А после привходили и покаянные элементы, чему причиной, может быть, было и то, что авторами являлись преимущественно иноки, взявшие своею задачей «житие покаянное»: святой Феодор Студит, брат его «господин (кир) Иосиф», впоследствии митрополит Солунский (883; он написал до 300 канонов и прочее), которому принадлежат умилительнейшие, но все же покаянные каноны на повечериях и другие.

Даже святой великий Дамаскин, с поста первого министра у арабского князя ушедший в скалистый суровый монастырь Саввы Освященного (недалеко от Иерусалима), – и он дал множество покаянного материала: разочарованный в суетности этого мира, он жил одной частью души на земле, а другой – и большею – в горнем мире. Отсюда его чудные стихиры на отпевании, его покаянные песнопения в Октоихе, особенно в понедельник и вторник всех восьми гласов.

Да и невозможно было иначе: с упадком благодати Утешителя человеку труднее становилось радоваться, а отсюда тяжелее стало и благодарить; легче было каяться, плакать и просить.

То же самое можно сказать и про проповеди: у святителя Григория Богослова, отчасти у Златоуста,у святителя Прокла Константинопольского, у Дамаскина зрится такая высота и слава, что современному слушателю они покажутся скучным набором похвальных слов или неинтересным и малопригодным сухим «богословствованием». И только живущий отданною душою в Боге будет и понимать, и услаждаться их пламенными вдохновениями... А отец Иоанн Кронштадтский, пламень наших дней, говорил тем же языком и сейчас: «Дух Святой не истощится до века». «Златая цепь святых отцов, – говорил святитель Нифонт Цареградский, – не прервется до конца мира», ибо «Христос вчера и днесь, тойже и во веки» (Евр. 13, 8).

Литургия более всего сохранила на себе характер древности, и это понятно: здесь все слишком свято и чрезвычайно значительно и потому хранилось с исключительною бережностью.

И вот теперь скоро уже 1600 лет после смерти Василия Великого и 1550 лет с кончины Златоуста, как мы неизменно повторяем обедню, и особенно в ее главной, Евхаристической, части.

━━━

### [ЗАДАНИЕ A]
В какой монастырь, по тексту о богослужебных песнопениях, ушел Дамаскин, оставив пост первого министра у арабского князя?
### [ЗАДАНИЕ B]
Подхватите текст о богослужебных песнопениях и продолжите его с того места, где он заканчивается.

### [ЗАПИСАННЫЕ СВЕДЕНИЯ]

━━━

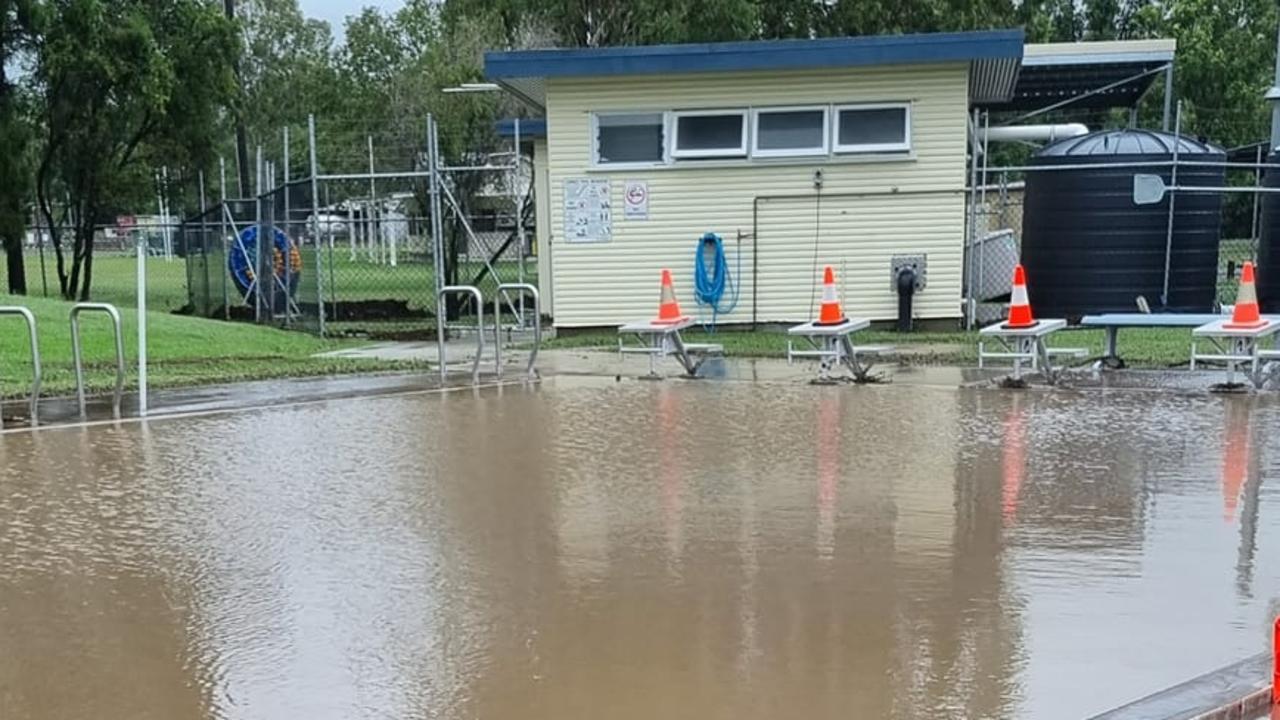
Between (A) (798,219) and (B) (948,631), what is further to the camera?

━━━

### [РЕЗУЛЬТАТ ВЫПОЛНЕНИЯ A]
В скалистый суровый монастырь Саввы Освященного недалеко от Иерусалима.

### [РЕЗУЛЬТАТ ВЫПОЛНЕНИЯ B]
Поэтому можно утверждать, что сущность литургии была всегда одна и та же: Евхаристические каноны и благодарственные моления. По внутреннему содержанию они современны зарождению христианской Церкви, тем более, что совпадают по духу с Евангелием и посланиями.

Это была «первая любовь», как осмелился сравнить христианский дух святой апостол любви (Откр. 2, 4).

Все прочее представляло уже второстепенный интерес и, следовательно, могло более или менее изменяться и в строе, и в количестве, и даже в характере духа. Здесь могла быть и была несравненно большая свобода творчеству церковному. И теперь мы видим: литургия везде почти неизменна, особенно с Херувимской, а вечерня, утреня, всенощная произвольно сокращаются, приспособляются, заменяются: где поют стихиры и седальны (у греков и сиров), но опускают почти весь канон (кроме 9-й песни), или, наоборот, опускают часть стихир и все седальны, но  исполняют все 9 песней канона, хотя и сокращая тропари (у русских)... Составляются новые службы новым святым... Псалмы читаются сокращенно, а где и совсем опускаются, за исключением «шестопсалмия», и то иногда читают вместо шести три псалма.

Что же было вначале?

Вот как это представляется нам. Судим мы по современному характеру богослужений, и притом не только православных, но и инославных (особенно протестантских, в частности, Англиканской Церкви, где старались «возвращаться» к первоисточникам христианства).

Также исходим и из общих внутренних душевных источников человека, насколько мы знаем себя и других; ведь корень-то всегда один и тот же – сердце человека, воодушевляемое Духом Святым, потому, если в нас и теперь есть то, чем люди жили и прежде, нам легко понять то, что было когда-то. Наконец, и простая историческая обстановка, всем известная по Евангелию и истории, давала материал к созданию богослужения: это еврейская религия, влившаяся в христианство, Ветхий Завет, из коего родился Новый.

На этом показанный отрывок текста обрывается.